Intel admits that the 10nm process is doing poorly
At a recent Morgan Stanley financial analyst event, Intel CFO George Davis made some vary candid remarks regarding Intel's 10nm troubles. In the transcript from Anandtech, Davis said that 10nm "isn't going to be the best node that Intel has ever had. It's going to be less productive than 14[nm], less productive than 22[nm]… it isn't going to be as strong a node as people would expect from 14nm or what they'll see in 7nm".
After years of delays, Intel's 10nm designs have finally seen the light of day in the Ice Lake series of 10th Gen CPUs. However even after the long wait, 10nm's yields and clock speeds have been generally unimpressive, resulting in the aging 14nm+(+++...) process still being used today for desktop and server platforms.
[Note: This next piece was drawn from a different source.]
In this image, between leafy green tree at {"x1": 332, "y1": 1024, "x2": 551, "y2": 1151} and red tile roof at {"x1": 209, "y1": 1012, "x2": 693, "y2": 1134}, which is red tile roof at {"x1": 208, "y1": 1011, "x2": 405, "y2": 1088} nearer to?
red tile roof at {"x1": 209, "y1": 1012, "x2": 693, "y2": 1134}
Intel's CFO went on to acknowledge that the 10nm process is behind the competition, saying the company would regain "parity in the 7nm generation and regain leadership in the 5nm [generation]". Intel's nomenclature differs from the other foundries such as TSMC. The 7nm generation is roughly equivalent to TSMC's 5nm process, with Intel's 5nm being similar to TSMC's 3nm. Intel's roadmap has 7nm scheduled for 2021 and 5nm releasing in 2023.
While Intel is struggling to make up ground after the 10nm delays, AMD has continued to improve, resulting in a significant sales shift. Meanwhile, Intel has decided to back-port designs to older processes and overlap generations in an effort to keep up with demand.
The entire transcript including George Davis' comments can be found at Anandtech.